The Reinvention of the Human Hand/Paul Vermeersch: Having seen all these poems in vitro, the final product is more about the realization of the object than the introduction of the text. Quite definitely career-best work, though. Lots of awesome poems about famous animals (Koko the Gorilla, Laika the Dog, Porky the Pig…) He really effected the audience at this past week’s Open Stage Night @ Harbourfront. Lots of crying, grateful, listeners.
Rhapsodomancy/kevin mcpherson eckhoff: I picked this one for a Torontoist interview because I wanted to journey as far out of my comfort range as possible. He does visual poetry, very avant garde, all that stuff. He also bought and read my book mid-interview, and turned a lot of my questions back on me. It’ll be out this month some time (the interview), I think it’s a really good one. And a really good book, too. Though what do I know about this stuff?

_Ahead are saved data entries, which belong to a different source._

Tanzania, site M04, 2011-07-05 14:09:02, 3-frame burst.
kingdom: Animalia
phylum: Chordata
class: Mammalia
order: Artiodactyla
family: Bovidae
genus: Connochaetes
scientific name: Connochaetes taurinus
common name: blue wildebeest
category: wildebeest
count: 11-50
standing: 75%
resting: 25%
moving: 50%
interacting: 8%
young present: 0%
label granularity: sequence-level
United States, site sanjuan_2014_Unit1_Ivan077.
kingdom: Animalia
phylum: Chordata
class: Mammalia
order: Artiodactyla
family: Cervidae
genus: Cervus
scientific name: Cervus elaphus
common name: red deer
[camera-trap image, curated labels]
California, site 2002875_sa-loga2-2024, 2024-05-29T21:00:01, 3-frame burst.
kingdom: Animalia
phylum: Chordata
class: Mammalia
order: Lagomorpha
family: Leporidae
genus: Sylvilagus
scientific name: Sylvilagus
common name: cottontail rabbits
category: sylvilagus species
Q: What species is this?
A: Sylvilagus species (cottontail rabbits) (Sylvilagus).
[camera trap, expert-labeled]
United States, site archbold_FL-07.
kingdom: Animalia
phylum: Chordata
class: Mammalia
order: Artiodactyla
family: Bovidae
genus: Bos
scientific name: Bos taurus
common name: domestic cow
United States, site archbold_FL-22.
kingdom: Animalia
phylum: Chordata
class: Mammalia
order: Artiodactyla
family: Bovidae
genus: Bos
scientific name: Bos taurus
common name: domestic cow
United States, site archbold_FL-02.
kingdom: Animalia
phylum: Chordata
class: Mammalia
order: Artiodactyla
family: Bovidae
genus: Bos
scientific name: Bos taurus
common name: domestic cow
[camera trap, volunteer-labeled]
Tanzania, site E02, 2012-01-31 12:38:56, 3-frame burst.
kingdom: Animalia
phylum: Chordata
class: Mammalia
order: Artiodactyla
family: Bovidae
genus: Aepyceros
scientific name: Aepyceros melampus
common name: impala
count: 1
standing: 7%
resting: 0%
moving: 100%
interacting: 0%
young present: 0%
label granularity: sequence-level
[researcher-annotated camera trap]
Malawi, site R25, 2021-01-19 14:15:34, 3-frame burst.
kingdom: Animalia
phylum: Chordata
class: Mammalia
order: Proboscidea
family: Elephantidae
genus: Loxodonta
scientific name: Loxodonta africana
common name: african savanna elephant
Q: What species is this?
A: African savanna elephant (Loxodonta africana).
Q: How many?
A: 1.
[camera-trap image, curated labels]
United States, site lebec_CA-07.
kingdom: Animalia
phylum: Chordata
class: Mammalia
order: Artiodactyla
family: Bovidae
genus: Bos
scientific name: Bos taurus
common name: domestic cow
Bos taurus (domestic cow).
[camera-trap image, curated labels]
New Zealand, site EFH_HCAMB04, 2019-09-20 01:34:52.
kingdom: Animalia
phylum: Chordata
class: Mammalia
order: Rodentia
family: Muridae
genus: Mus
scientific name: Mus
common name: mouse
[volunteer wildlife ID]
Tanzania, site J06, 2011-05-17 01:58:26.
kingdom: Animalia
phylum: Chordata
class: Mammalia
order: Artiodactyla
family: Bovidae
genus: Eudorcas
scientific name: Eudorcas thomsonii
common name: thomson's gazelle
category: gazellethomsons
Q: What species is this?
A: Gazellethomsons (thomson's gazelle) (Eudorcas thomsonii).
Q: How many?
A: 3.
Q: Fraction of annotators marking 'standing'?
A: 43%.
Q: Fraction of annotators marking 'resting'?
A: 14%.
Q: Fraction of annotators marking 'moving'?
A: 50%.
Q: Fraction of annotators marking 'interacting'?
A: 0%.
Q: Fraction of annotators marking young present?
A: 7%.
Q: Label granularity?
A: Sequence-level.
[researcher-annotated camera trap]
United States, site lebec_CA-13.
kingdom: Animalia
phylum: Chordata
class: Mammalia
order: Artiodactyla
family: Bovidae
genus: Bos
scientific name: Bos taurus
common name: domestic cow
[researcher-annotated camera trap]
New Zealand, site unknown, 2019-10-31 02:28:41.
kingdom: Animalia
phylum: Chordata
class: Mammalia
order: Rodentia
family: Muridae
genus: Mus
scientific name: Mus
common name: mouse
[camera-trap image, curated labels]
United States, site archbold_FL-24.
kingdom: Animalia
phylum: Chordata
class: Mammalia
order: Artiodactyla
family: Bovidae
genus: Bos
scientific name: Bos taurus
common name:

Population Me: Essays on David McGimpsey (Alessandro Porco-ed). Some good essays, but it’s really all about the interview at the end, wherein McGimpsey languidly shuts down all of our national poetry myths, one at a time.
A Good Time Had by All/Meaghan Strimas: Also for an upcoming Torontoist interview. Strimas has likely found her ideal editor in Karen Solie. The work in this book is tougher and chewier than in her first. Likely my favourite book cover of the year.
Acquired, but not yet read: The new John Steffler (it lost a first-poem off to the new D. Brand after I bought both). Some bright and shiny books Palimpsest Press sent me that I haven’t read yet. More, but they are alarming to name all at once. The kind of thing that’d make me call in sick for work.
Out, but not acquired: The new Heighton and Buffam, from Anansi. I’ve heard good things about both but will wait for the launch. The new Bowling or Skibsrud, from Gaspereau; hard to find those sometimes, and really I can only allow myself to buy Gaspereau books from the tiny bookstore in Wolfville, Nova Scotia that gives them their own wall and stocks five or more years of backlist.
Not out yet, but eagerly anticipated: Apparently Dani Couture’s follow-up, Sweet, isn’t coming until late May. Jeff Latosik’s first (Insomniac) comes in May, too, as does fellow Vox Pop amigo Anna Swanson’s (Tightrope). Jim Johnstone’s new one should be good too, even though the cover art sorta looks like the original poster for the Woodstock Festival [Exhibit A.] [Exhibit B.]. And, though slightly off topic, I’m waiting for the official Canadian release date of the new Don Paterson to get it. I know I could have Amazoned that thing, but certain books demand the walk down Queen Street to Type, and that’s one of them.
So, what am I missing? Where else should I direct my meagre paycheque in this annual orgy of poetry book-buying that is the Spring season?